MRI and SPECT on admission showing a diffuse hyperintensity and hyperperfusion of the cerebellum. a,d MRI: axial sections of the cerebellum on diffusion-weighted (TR/TE;3000/98.9, b value = 1000 s/mm2) sequence on the 5th and 33rd day of illness. Arrows indicate regions with abnormal intensity. b, c , e , f SPECT: axial sections of cerebrum and cerebellum on the 5th and 38th day of illness respectively. Arrows indicate the regions with abnormal intensity or perfusion

Titres of serum immunoglobulins for HHV-6 (fluorescent antibody method) were significantly elevated during the illness (on the 6th day of illness: IgG <1:10, IgM 1:10; on the 25th day of illness: IgG 1:320, IgM 1:20), while those in CSF were not (on the 6th day of illness: IgG <1:10, IgM <1:10; on the 25th day of illness: IgG <1:10, IgM <1:10). The titres against the many other pathogens which can cause erythema or encephalitis including HHV-7, herpes simplex, Epstein-Barr virus, varicella zoster virus, rubella virus, measles virus, parbovirus, enterovirus 71, influenza virus, and Mycoplasma pneumoniae were not significantly elevated. Cultures of CSF did not reveal any viral pathogen. PCR analysis of CSF with specific primers for the U31 gene of HHV-6 (forward primer: 5'-TGCACCACCTCTCTGCTTATAAC-3', reverse primer: 5'-CTAATTGCCGTAGCGTGAGAAC-3') and the sequencing of the amplified fragment confirmed the HHV-6 genome sequence [3]. These analyses proved the primary infection and invasion of the central nervous system by HHV-6 during her illness.

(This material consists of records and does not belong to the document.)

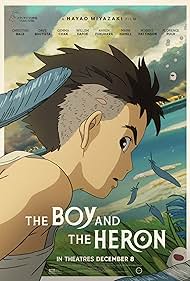 The Boy and the Heron (2023) M4uHD Free Movie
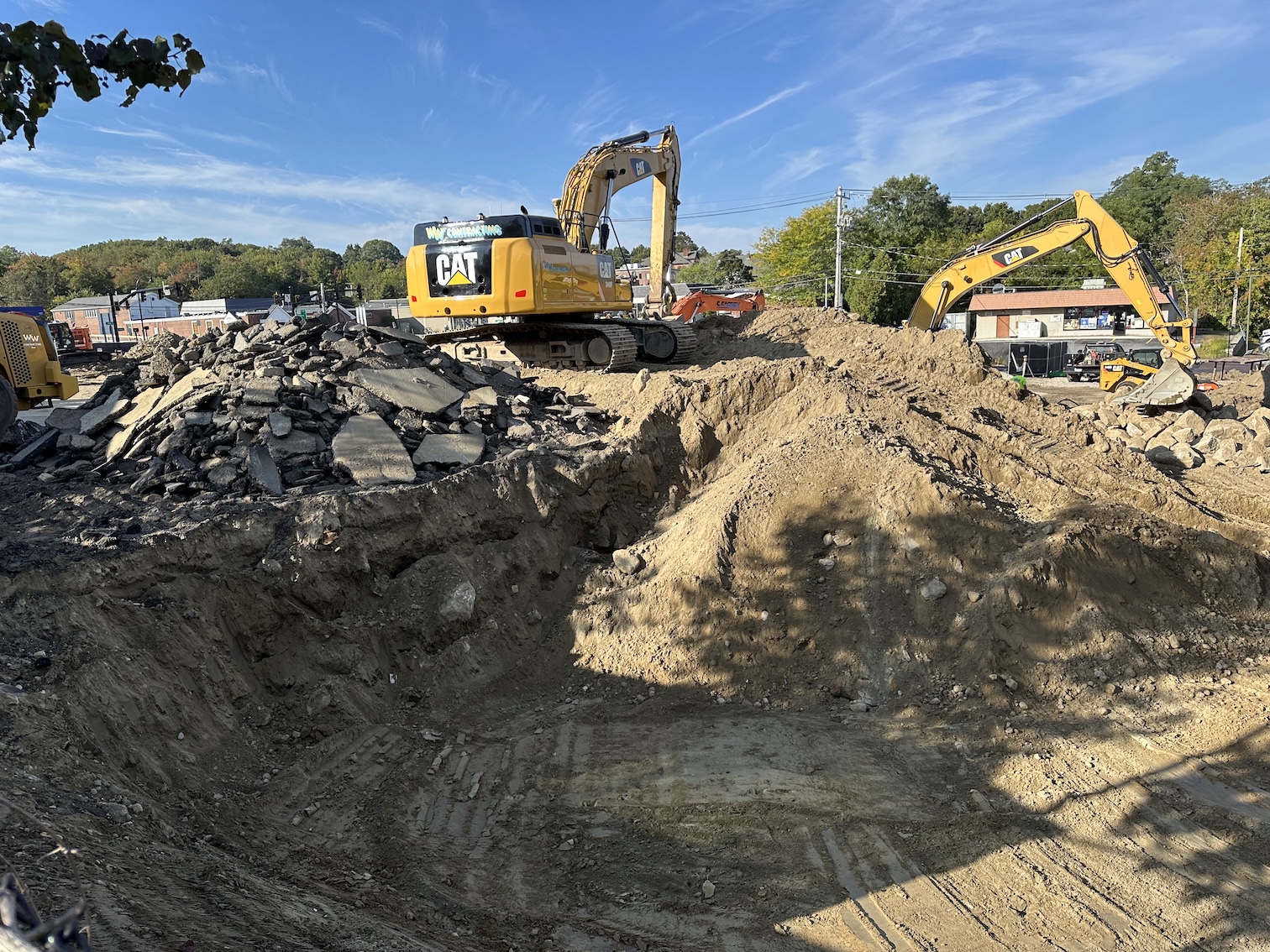 Hopkinton Today for Wednesday, Sept. 17: Town releases concept plans for Mt. Auburn Cemetery expansion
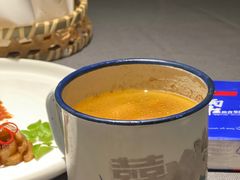 二十年陈皮炖土猪肉汤-小炳胜(卓悦中心店)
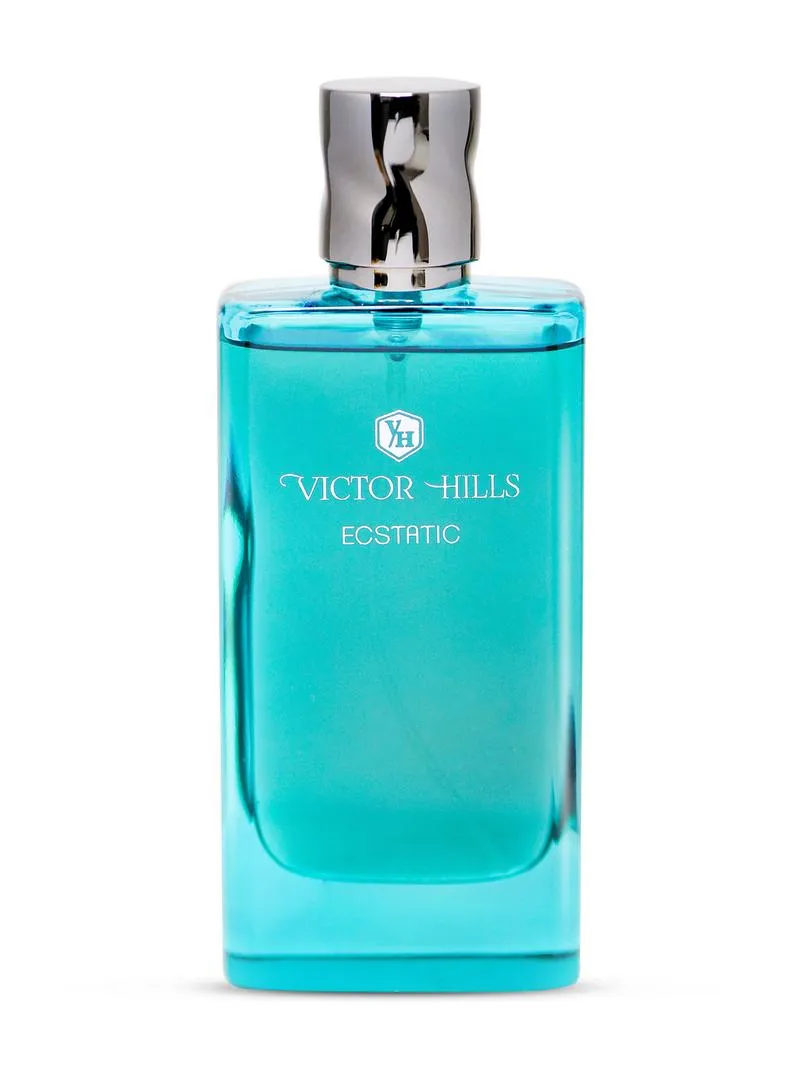 Victor Hills Ecstatic Extrait De Parfum For Men 75ML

HHV-6 is the pathogen initially found in association with immunocompromised hosts and later proved to be a cause of roseola infantum [10,11]. Roseola infantum is itself a benign disease but sometimes cause convulsions, which is closely associated with invasion of HHV-6 into the central nervous system [11]. Encephalitis or encephalopathy during primary HHV-6 infection has been described, but cerebellitis has not been reported to date [4,11]. The prognosis of cerebellitis is usually good and our patient recovered without any neurological sequelae, but carebellitis can cause severe neurological complications such as brain stem herniation [5].

Several mechanisms such as direct invasion or angiopathy have been postulated as the pathogenesis of neurological complications by HHV-6 [11]. In the previous reports, patients with HHV-6 encephalopathy associated with angiopathy did not have significant elevation of the cell count in CSF [7]. In contrast, our patient showed a marked increase in CSF cell count with the presence of viral genome and the significant elevation of NSE in CSF. These findings suggest an invasion of the HHV-6 stimulating the host immune responses in our patient.

At present, gancyclovir is the most potent drug for HHV-6 infection. However, we decided not to use gancyclovir because of possible severe adverse effects [1,8]. We empirically used acyclovir for our patient diagnosed with encephalitis caused by an unknown virus. HHV-6 does not possess thymidine kinase which changes acyclovir to its active form, but in vitro experiments showed that acyclovir can inhibit HHV-6 replication in peripheral blood mononuclear cells at an IC50 of 12—32 µM [9]. In our patient, the regimen of acyclovir was three times per day at 10 mg/kg per dose. The maximum serum concentration with this regimen should be about 80 µM in children. The concentration of acyclovir in CSF also should be above the IC50 according to the data of protein binding [2,9]. Acyclovir could have partial protective effects against virus replication or immune responses by reducing the HHV-6 antigen, but a rapid bedside diagnostic method and new antiviral compounds such as cidofovir should be administered as a more efficient therapeutic strategy [8,9].